Try making these sweets that are low on sugar and ghee this Deepavali
Night-long parties, loads of tasty sweets, flashing fireworks and lots of fun... that’s what Deepavali is all about. It’s a time when you just can’t stop yourself from overeating. The display in sweet shops is irresistible. And in today’s fast-paced world, there is greater dependence on packaged sweets and savouries, which may not always favour the health-conscious.
Some bakers and confectioners, however, maintain a separate counter for the diet-conscious. But often, their products may be low-sugar, but high on fat and artificial sweeteners. And if they are low-fat, they may have too much sugar, salt or monosodium glutamate. Consult a weight chart to know how much you should consume. The more aware you are about what you eat, the more you will succeed in maintaining a healthy weight.
You could try easy-to-cook, low-calorie sweets, made with low oil and low sugar. Dry fruits could be used, but sparingly. Add a mixture of jowar and ragi flour, with sesame seeds to your chikkis and murukkus to enhance their nutritive value. You can add bottlegourd and carrot to barfis and laddoos, and substitute sugar with jaggery. Do not replace the fruit bowl on the dining table with namkeens. Instead fill it with dry fruits such as figs, walnuts, almonds and soy. Avoid the use of synthetic food colours. Settle for healthy alternatives such as ragi halwa, baked farsans, chaat made with nuts, buttermilk and nimbu jaljeera. Do not miss regular meals, for the hungrier you are, the more tempted you will be to eat sweets.

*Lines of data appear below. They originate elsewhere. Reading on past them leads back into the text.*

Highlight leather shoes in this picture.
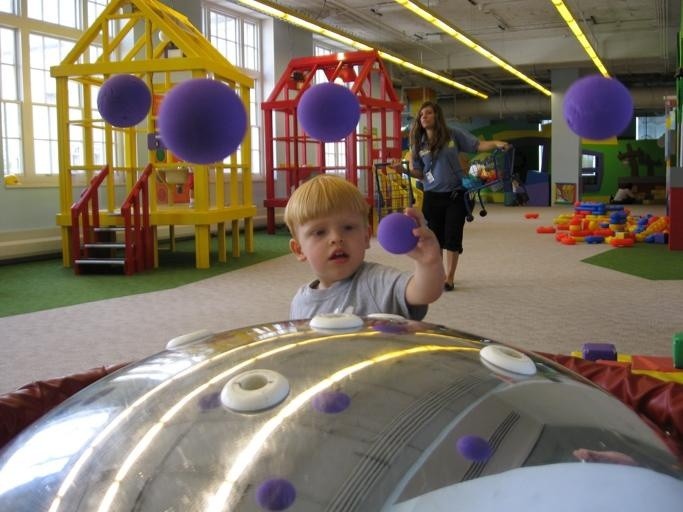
[443,282,453,291]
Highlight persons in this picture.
[388,100,513,292]
[572,447,636,466]
[611,183,642,204]
[280,175,444,322]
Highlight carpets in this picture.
[0,224,291,317]
[579,240,682,281]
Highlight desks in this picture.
[616,175,665,200]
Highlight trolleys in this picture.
[374,160,416,224]
[454,143,520,222]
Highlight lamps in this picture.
[239,0,613,98]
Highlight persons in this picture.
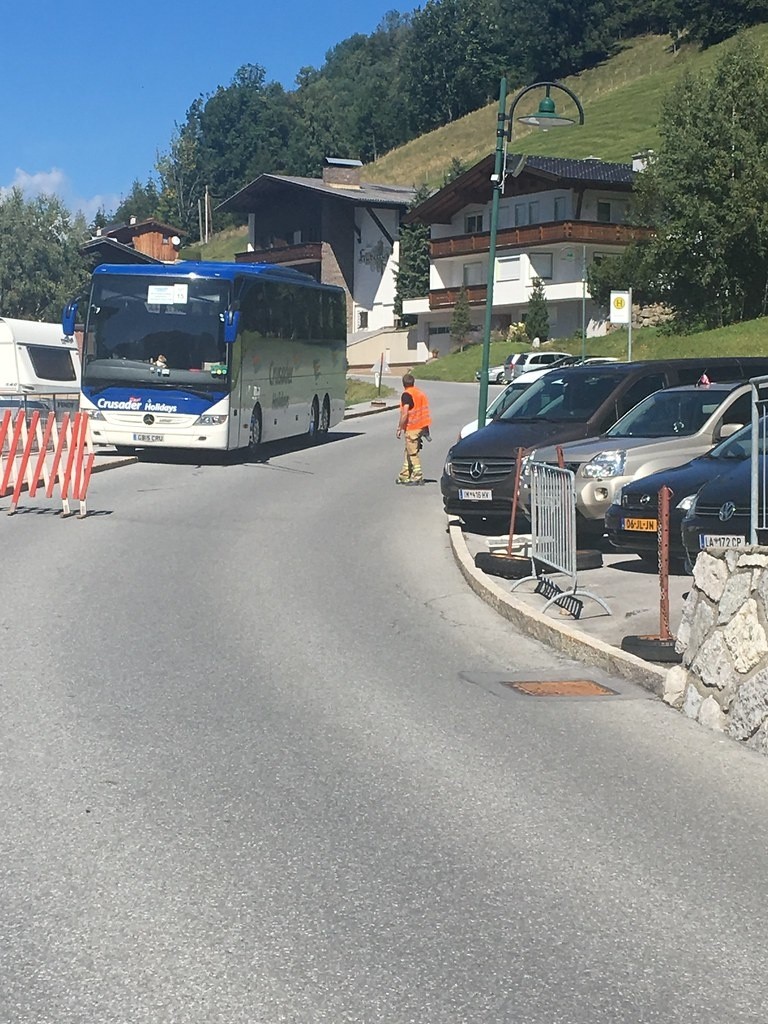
[396,374,431,486]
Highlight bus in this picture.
[62,260,347,462]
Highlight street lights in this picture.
[478,81,585,430]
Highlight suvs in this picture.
[517,375,768,523]
[458,366,568,441]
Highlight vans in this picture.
[440,356,768,537]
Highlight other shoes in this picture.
[395,478,410,484]
[406,480,424,486]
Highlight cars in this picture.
[503,354,521,383]
[603,414,768,563]
[680,454,768,576]
[548,356,601,368]
[513,352,571,379]
[575,358,618,366]
[475,365,511,385]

Here are some easy-to-prepare recipes for Deepavali
Condensed milk: 200 grams
Butter: 30 grams
Chocolate, chopped: 30 grams
Cocoa powder: quarter cup
Whole-wheat flour: quarter cup
Lightly roasted nuts: half cup
For greasing: A few drops of ghee
Lightly roast the flour. Remove from the flame when it turns light brown in colour. Melt butter in a heavy-bottomed pan, mix in condensed milk, cocoa powder and roasted flour. Cook for 4-5 minutes on a low flame, stirring continuously to avoid sticking and burning. Mix in chopped chocolate and cook for one minute. Add nuts and spread the mixture in a greased metal tray. Gently flatten with spatula. Cool for an hour. Slice into squares and serve.
Full cream milk: 1 litre
Grated and roasted bottle gourd: 1 cup
Sugar: half a cup
Green cardamom powder: a pinch
Saffron: A few strands
Cold milk: 1 tsp
Chopped nuts: 2 tbsp
Simmer the milk on a low flame. Add grated bottle gourd and simmer till it reduces to one-third of the total quantity. Mix in sugar and cardamom powder and cook. Dissolve saffron in cold milk and add to the kheer. Garnish with nuts.
Desiccated coconut (reserve half a cup for rolling): 2.5 cups
Condensed milk: 200 gm
Ghee: half a tsp
Cardamom powder: a pinch
Raisins: 2 tbsp
Heat ghee in a non-stick pan and lightly roast the coconut for approximately 30 seconds. In a large bowl, mix together roasted coconut, condensed milk and cardamom powder. Divide the mixture and shape into flat discs. Place raisins in the centre and gently shape into balls. Roll in reserved desiccated coconut and serve.
Fresh curd: 1 kg
Sugar: 250 gm
Cardamom powder: 2 tsp
Sliced nuts: 25 gm
Saffron essence: 1 tsp
Powder all the nuts, mix with powdered cardamom and set aside. Put curd into a thick cloth and hang it from a nail to squeeze out all the water from the curd. Hang it for 4-5 hours to let all the water out. Now take a small quantity of curd and sugar and mix well on the cloth. Then put it into a neat tray. When doing this, all the curd and sugar will get used up. Add saffron and sliced nuts. Sprinkle cardamom mixture on the top. Chill and serve.